In this scenario, how do you feel about that friend? Have you ever had someone dismiss your feelings, and, if so – how did that impact your relationship?
For the most part, we don’t do this to adults. We don’t tell other adults to “get over it” or to “stop crying.” So why do we expect children to keep it together (to suppress or hide how they’re feeling) when they express their emotions?
For us adults, it’s hard to relate to the devastation that some toddlers face when we hand them the red cup instead of the blue. The good news is, we don’t have to feel what other people are feeling in order to support them. What we can do - is consider the many ways the children in our lives may be having a hard time, validate their feelings, and offer the kind of support that specific child needs or asks for.
When students in your classroom are upset over something that seems small to us, it might be worthwhile to consider: Did they get enough sleep last night? Are they hungry? Is it possible there are big changes in their home life? Did they see something on the TV that upset them? Are they feeling well?
The truth is, while we may be seeing a child cry and think it’s because we offered them the “wrong” cup, they may be crying because they had the kind of morning described in the above scenario and the final straw was the red cup. And even if the child is truly crying because they didn’t get the cup they were expecting, we can help them co-regulate. We can acknowledge their feelings by saying something like, “It seems like you wanted the other cup. It’s frustrating when we don’t get what we were expecting.”
Along these lines, I can think of many other ways our expectations of young children can sometimes exceed those we have for our adult peers. If I asked you to sit cross-legged on the floor without speaking or moving for thirty minutes while I gave a lecture on something you found inherently boring, could you do it? Would you feel actively engaged?
If you saw an adult neighbor trip and fall on the cement while checking their mailbox, would you shout, “You’re okay! Walk it off!”?

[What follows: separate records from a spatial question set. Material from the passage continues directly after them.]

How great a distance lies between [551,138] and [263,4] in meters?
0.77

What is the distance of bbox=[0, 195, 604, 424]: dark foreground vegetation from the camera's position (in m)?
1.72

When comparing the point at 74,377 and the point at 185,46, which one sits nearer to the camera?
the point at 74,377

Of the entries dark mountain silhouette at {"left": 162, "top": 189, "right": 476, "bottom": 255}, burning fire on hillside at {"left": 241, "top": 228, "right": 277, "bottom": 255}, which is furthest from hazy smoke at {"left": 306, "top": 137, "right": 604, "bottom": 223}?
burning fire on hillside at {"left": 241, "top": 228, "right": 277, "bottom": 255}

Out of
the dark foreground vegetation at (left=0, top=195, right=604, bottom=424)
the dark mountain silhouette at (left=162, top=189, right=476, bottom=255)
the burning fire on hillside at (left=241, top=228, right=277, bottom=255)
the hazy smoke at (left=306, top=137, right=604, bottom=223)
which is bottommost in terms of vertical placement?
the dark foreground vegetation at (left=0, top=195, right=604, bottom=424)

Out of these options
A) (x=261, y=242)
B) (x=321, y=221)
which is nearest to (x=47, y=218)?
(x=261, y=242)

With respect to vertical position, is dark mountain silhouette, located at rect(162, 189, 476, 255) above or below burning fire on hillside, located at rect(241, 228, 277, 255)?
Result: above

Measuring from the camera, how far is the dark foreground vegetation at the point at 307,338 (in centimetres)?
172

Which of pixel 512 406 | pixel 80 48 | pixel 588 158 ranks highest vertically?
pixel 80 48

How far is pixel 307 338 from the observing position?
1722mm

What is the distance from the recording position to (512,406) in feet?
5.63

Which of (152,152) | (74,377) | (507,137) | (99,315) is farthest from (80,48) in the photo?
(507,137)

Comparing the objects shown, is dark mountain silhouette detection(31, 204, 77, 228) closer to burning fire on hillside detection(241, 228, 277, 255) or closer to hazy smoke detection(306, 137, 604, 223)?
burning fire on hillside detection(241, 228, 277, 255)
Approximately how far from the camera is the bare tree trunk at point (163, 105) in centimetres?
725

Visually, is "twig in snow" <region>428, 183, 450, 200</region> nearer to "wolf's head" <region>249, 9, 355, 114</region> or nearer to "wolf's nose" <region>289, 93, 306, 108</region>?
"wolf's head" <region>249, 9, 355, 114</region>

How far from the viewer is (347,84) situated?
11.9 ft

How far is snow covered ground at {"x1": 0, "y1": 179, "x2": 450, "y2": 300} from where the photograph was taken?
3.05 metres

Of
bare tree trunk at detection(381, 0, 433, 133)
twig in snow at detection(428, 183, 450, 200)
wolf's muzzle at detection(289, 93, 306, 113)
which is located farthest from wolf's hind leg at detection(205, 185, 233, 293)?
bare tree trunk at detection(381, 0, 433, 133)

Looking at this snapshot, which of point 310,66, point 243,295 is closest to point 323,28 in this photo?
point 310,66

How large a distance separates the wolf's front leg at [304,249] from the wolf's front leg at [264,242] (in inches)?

When we have certain expectations of children, I believe it’s worthwhile to practice this exercise: ask yourself if you would expect the same of a friend or peer? This practice can help us to better understand the student who needs to move doing circle time. It gives us permission to ask a fallen child, “Are you okay?”
And even if we ask the question, “Would I expect this of an adult?” and the answer is “yes” – that doesn’t mean we need to expect it of the children in our classroom. Our expectations should be built on the knowledge we have of the specific, individual children in our lives. We can see children as capable and have high, developmentally appropriate, expectations AND we can reflect on those expectations and remember that children are human, just like us.